Dukungan lain yang mahasiswa menyangkut disabilitas. Sebagai contoh, sebagian besar bangunan di swedia termasuk di gedung – gedung universitas sudah mendukung aksesbilitas bagi pengguna kursi roda. Dalam hal belajar, beberapa universitas meyediakan asisten belajar untuk mencatat selama kuliah bagi mahasiswa yang membutuhkan. Bagi mahahasiswa yang menyandang disleksia, umumnya disediakan komputer untuk mengerjakan ujian tertulis. Sebagai contoh, silakan cek website dari Uppsala University mengenai support bagi penyandang disabilitas http://www.uu.se/en/students/support-and-services/disabilities/.

Sebagaimana layaknya universitas di Indonesia saat ini, universitas di Swedia juga menyediakan komputer yang umumnya bisa digunakan 24 jam oleh para mahasiswanya.
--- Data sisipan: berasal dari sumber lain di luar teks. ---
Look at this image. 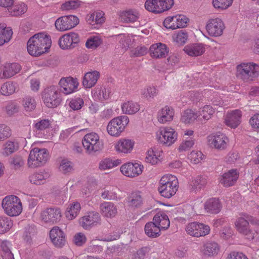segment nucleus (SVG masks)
Instances as JSON below:
<instances>
[{
    "label": "nucleus",
    "instance_id": "f257e3e1",
    "mask_svg": "<svg viewBox=\"0 0 259 259\" xmlns=\"http://www.w3.org/2000/svg\"><path fill=\"white\" fill-rule=\"evenodd\" d=\"M52 44L50 35L44 32L34 34L27 42V51L33 56H38L48 52Z\"/></svg>",
    "mask_w": 259,
    "mask_h": 259
},
{
    "label": "nucleus",
    "instance_id": "f03ea898",
    "mask_svg": "<svg viewBox=\"0 0 259 259\" xmlns=\"http://www.w3.org/2000/svg\"><path fill=\"white\" fill-rule=\"evenodd\" d=\"M82 144L88 154H93L101 151L104 147V143L98 134L91 132L85 134L82 140Z\"/></svg>",
    "mask_w": 259,
    "mask_h": 259
},
{
    "label": "nucleus",
    "instance_id": "7ed1b4c3",
    "mask_svg": "<svg viewBox=\"0 0 259 259\" xmlns=\"http://www.w3.org/2000/svg\"><path fill=\"white\" fill-rule=\"evenodd\" d=\"M49 158V153L46 149L34 147L30 151L27 164L31 168L40 167L46 163Z\"/></svg>",
    "mask_w": 259,
    "mask_h": 259
},
{
    "label": "nucleus",
    "instance_id": "20e7f679",
    "mask_svg": "<svg viewBox=\"0 0 259 259\" xmlns=\"http://www.w3.org/2000/svg\"><path fill=\"white\" fill-rule=\"evenodd\" d=\"M129 123L127 116L121 115L112 119L106 127L107 133L111 137L117 138L120 136Z\"/></svg>",
    "mask_w": 259,
    "mask_h": 259
},
{
    "label": "nucleus",
    "instance_id": "39448f33",
    "mask_svg": "<svg viewBox=\"0 0 259 259\" xmlns=\"http://www.w3.org/2000/svg\"><path fill=\"white\" fill-rule=\"evenodd\" d=\"M2 205L5 212L10 217L19 215L22 210L20 198L14 195L5 197L2 201Z\"/></svg>",
    "mask_w": 259,
    "mask_h": 259
},
{
    "label": "nucleus",
    "instance_id": "423d86ee",
    "mask_svg": "<svg viewBox=\"0 0 259 259\" xmlns=\"http://www.w3.org/2000/svg\"><path fill=\"white\" fill-rule=\"evenodd\" d=\"M178 134L171 126H163L159 128L156 133V140L158 142L166 147H170L177 141Z\"/></svg>",
    "mask_w": 259,
    "mask_h": 259
},
{
    "label": "nucleus",
    "instance_id": "0eeeda50",
    "mask_svg": "<svg viewBox=\"0 0 259 259\" xmlns=\"http://www.w3.org/2000/svg\"><path fill=\"white\" fill-rule=\"evenodd\" d=\"M234 225L237 231L243 234L248 240L257 241L259 239V232L251 230L249 222L244 217L238 218Z\"/></svg>",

Begitu juga dengan perpustakaan yang bisa diakses 24 jam. Sangat lazim untuk melihat mahasiswa yang belajar dikedua ruangan tersebut hingga larut malam, terutama saat musim ujian. Yang lebih menarik lagi, sebagaimana umumnya, mahasiswa bisa memanfaatkan fasilitas wifi di seluruh gedung di universitas asal mereka. Selain itu, universitas di swedia juga terhubung dengan jaringan wifi eduroam yang memungkinkan untuk tersambung dengan wifi di seluruh gedung universitas di Uni Eropa.
Secara garis besar, Swedia merupakan negara tujuan belajar yang patut dipertimbangkan selain negara – negara lain di Eropa yang sudah umum dituju oleh mahasiswa Indonesia. Satu hal yang tidak bisa dibandingkan adalah, di Swedia kita bisa mendapat kesempatan untuk menyaksikan Aurora (Northern Light).